GOAL OF THE EXERCISE: Rewrite all of the items, switching each "camera" to "lens" and leaving everything else unchanged.

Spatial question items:
================

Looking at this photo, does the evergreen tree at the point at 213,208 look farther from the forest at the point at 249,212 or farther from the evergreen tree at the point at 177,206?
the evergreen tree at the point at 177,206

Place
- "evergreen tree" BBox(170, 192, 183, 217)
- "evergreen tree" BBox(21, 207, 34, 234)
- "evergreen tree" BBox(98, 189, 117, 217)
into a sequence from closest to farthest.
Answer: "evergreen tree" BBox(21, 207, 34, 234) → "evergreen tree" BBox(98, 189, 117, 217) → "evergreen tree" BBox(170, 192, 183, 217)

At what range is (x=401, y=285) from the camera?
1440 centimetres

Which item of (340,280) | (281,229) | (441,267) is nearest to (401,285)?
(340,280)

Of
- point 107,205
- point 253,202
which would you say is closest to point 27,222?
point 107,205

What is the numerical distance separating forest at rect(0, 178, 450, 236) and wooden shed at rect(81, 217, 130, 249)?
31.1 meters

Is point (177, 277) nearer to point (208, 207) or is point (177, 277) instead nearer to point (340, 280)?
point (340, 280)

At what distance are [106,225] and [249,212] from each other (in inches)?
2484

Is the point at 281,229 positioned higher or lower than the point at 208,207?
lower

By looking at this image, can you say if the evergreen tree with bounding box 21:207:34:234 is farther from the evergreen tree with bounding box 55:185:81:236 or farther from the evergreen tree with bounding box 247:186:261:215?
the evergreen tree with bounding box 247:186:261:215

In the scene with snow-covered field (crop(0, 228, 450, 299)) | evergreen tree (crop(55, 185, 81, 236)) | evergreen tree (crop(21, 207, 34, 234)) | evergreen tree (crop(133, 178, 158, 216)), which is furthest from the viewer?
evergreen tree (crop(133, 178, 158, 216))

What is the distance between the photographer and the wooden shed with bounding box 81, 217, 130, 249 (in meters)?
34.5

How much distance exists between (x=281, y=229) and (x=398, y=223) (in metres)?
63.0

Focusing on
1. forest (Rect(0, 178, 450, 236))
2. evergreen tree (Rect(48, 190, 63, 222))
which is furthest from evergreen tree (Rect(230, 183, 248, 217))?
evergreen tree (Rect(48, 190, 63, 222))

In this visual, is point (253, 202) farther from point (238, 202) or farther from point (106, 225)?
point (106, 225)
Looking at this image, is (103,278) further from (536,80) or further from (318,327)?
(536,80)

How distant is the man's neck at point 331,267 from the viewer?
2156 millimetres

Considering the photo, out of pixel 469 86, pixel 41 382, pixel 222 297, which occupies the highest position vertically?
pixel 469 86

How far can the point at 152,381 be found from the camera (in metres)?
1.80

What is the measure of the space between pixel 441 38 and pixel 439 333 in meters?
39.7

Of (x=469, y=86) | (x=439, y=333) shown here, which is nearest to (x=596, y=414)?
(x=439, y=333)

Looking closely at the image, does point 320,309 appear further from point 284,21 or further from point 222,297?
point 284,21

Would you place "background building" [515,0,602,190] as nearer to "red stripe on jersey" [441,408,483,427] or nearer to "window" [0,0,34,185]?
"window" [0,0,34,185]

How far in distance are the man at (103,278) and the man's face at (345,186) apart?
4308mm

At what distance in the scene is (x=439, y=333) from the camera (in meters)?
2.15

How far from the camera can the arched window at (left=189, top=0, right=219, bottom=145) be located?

================

EXERCISE RESULT:
Looking at this photo, does the evergreen tree at the point at 213,208 look farther from the forest at the point at 249,212 or farther from the evergreen tree at the point at 177,206?
the evergreen tree at the point at 177,206

Place
- "evergreen tree" BBox(170, 192, 183, 217)
- "evergreen tree" BBox(21, 207, 34, 234)
- "evergreen tree" BBox(98, 189, 117, 217)
into a sequence from closest to farthest.
Answer: "evergreen tree" BBox(21, 207, 34, 234) → "evergreen tree" BBox(98, 189, 117, 217) → "evergreen tree" BBox(170, 192, 183, 217)

At what range is (x=401, y=285) from the lens?
1440 centimetres

Which item of (340,280) | (281,229) | (441,267) is nearest to (401,285)?
(340,280)

Of
- point 107,205
- point 253,202
which would you say is closest to point 27,222?
point 107,205

What is the numerical distance separating forest at rect(0, 178, 450, 236) and wooden shed at rect(81, 217, 130, 249)?
31.1 meters

Is point (177, 277) nearer to point (208, 207) or is point (177, 277) instead nearer to point (340, 280)?
point (340, 280)

At what distance are [106,225] and [249,212] from each other (in inches)?
2484

Is the point at 281,229 positioned higher or lower than the point at 208,207?
lower

By looking at this image, can you say if the evergreen tree with bounding box 21:207:34:234 is farther from the evergreen tree with bounding box 55:185:81:236 or farther from the evergreen tree with bounding box 247:186:261:215?
the evergreen tree with bounding box 247:186:261:215

In the scene with snow-covered field (crop(0, 228, 450, 299)) | evergreen tree (crop(55, 185, 81, 236)) | evergreen tree (crop(21, 207, 34, 234)) | evergreen tree (crop(133, 178, 158, 216)), which is furthest from the viewer?
evergreen tree (crop(133, 178, 158, 216))

What is the distance between the photographer and the wooden shed with bounding box 81, 217, 130, 249 (in meters)?
34.5

How much distance exists between (x=281, y=229) and (x=398, y=223) (in metres)?
63.0

Focusing on
1. forest (Rect(0, 178, 450, 236))
2. evergreen tree (Rect(48, 190, 63, 222))
which is furthest from evergreen tree (Rect(230, 183, 248, 217))?
evergreen tree (Rect(48, 190, 63, 222))

In this visual, is point (253, 202) farther from point (238, 202) or farther from point (106, 225)?
point (106, 225)
Looking at this image, is (103,278) further from (536,80) or further from (318,327)?
(536,80)

How distant is the man's neck at point 331,267 from the viewer?
2156 millimetres

Considering the photo, out of pixel 469 86, pixel 41 382, pixel 222 297, which occupies the highest position vertically?
pixel 469 86

How far can the point at 152,381 be found from the lens (in metres)?
1.80

What is the measure of the space between pixel 441 38 and pixel 439 333 in meters?
39.7

Of (x=469, y=86) | (x=439, y=333) shown here, which is nearest to (x=596, y=414)?
(x=439, y=333)

Looking closely at the image, does point 320,309 appear further from point 284,21 or further from point 222,297?
point 284,21

Would you place "background building" [515,0,602,190] as nearer to "red stripe on jersey" [441,408,483,427] or nearer to "window" [0,0,34,185]?
"window" [0,0,34,185]

How far in distance are the man at (103,278) and the man's face at (345,186) apart?
4308mm

At what distance in the scene is (x=439, y=333) from the lens (in meters)?
2.15

How far from the lens can the arched window at (left=189, top=0, right=219, bottom=145) be located?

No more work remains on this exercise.